The first recorded dolls’ houses appeared in the mid-16th century, when the German aristocracy began to commission them as collector’s pieces or as a way of educating their daughters in stately-home management. “Sixteenth-century houses rarely come on the market these days,” says Gotch. “And most 17th-century examples are now in museums.”
The houses went on to capture the imagination of the merchant classes, who found furnishing a scaled-down version of their homes an absorbing hobby – and an ideal way to show off their surplus wealth. Antrim’s collection, for example, includes a c1840 house made for the children of chocolate maker Francis Fry. “It has all its original decor and furnishings and is a wonderful example of a 19th-century English baby house [as they were known in the UK until around 1850],” says Antrim, author of Family Dolls’ Houses of the 18th and 19th Centuries.
“Really good stuff like this is becoming harder to get hold of,” adds Agnew. Forthcoming sales by Special Auction Services (bimonthly) and C&T Auctions (May 25) are a good place to start.
The mass-produced houses that began to appear in the mid-1800s are easier to come by. Examples by respected names such as German manufacturers Morris Gottschalk and Christian Hacker, British maker G&J Lines (which later became Tri-ang), and US company Rufus Bliss can still fetch four figures at auction if in good condition. Specialist US auction house Theriault’s sold a c1900 Bliss house last year for $1,000, while London dealer Sue Killinger, who exhibits at Berkeley Square art and antiques fair Lapada, has an unfurnished late-19th-century Gottschalk house, for £2,300. “There’s always a market for these,” she says. “I would advise against restoring any of the original designs, though, as this devalues them.”

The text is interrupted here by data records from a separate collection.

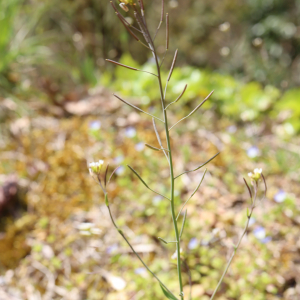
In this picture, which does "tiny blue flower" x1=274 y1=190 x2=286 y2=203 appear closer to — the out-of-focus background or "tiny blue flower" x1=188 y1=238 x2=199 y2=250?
the out-of-focus background

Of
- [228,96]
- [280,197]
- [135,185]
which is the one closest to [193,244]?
[280,197]

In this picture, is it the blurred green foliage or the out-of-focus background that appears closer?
the out-of-focus background

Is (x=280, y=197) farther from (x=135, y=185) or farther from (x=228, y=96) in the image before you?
(x=228, y=96)

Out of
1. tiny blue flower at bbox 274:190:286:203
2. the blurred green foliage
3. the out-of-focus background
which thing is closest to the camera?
the out-of-focus background

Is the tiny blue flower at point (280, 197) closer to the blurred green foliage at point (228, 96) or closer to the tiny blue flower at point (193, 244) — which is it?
the tiny blue flower at point (193, 244)

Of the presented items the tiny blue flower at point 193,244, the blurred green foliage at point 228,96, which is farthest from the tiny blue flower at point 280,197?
the blurred green foliage at point 228,96

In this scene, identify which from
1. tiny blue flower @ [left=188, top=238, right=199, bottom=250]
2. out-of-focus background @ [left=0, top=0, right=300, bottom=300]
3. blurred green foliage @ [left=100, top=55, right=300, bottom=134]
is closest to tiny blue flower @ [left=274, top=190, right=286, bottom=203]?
out-of-focus background @ [left=0, top=0, right=300, bottom=300]

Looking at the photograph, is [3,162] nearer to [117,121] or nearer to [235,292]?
[117,121]

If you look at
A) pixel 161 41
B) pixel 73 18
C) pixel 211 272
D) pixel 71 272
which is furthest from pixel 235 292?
pixel 73 18
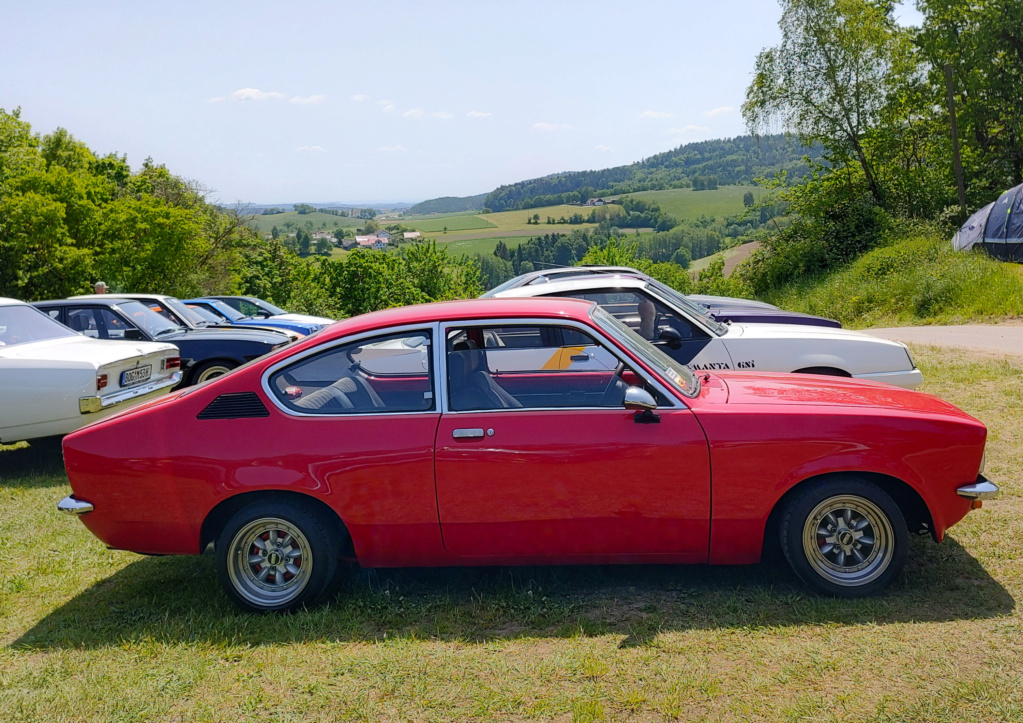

Such dolls’ houses tended not to have the maker’s name, so collectors need to learn to recognise their styles. Gottschalk houses, for instance, are notable for their coloured roofs – blue (the most sought-after, according to Killinger) from 1800 to c1900, then red. In the 1920s and 1930s, Lines/Tri-ang produced a range that reflected British architecture of the time, including mock-Tudor houses from the newly burgeoning suburbs and flat-roofed buildings for modernists. Readily available and more affordable, they are popular with new collectors. “The largest can make £150-£250, while a furnished modernist house in good condition can cost up to £800,” says Agnew.
The finest dolls’ houses were never simply playthings for children, but today it seems they are for adults only. Tarlow uses hers as objets d’art, while for collector Susan Dossetter, who lives in San Francisco with her husband David, the senior managing director at Bernstein Global Wealth Management, and their five children, the pleasure comes from furnishing her miniature houses and researching their provenance. “It’s like painting, with furniture as the paint. I view my collection as a looking glass that mirrors social history. However, these old houses are incredibly delicate and valuable [she recently paid $30,000 for a furnished mid-18th-century English model], so I have taught my children to touch with their eyes.”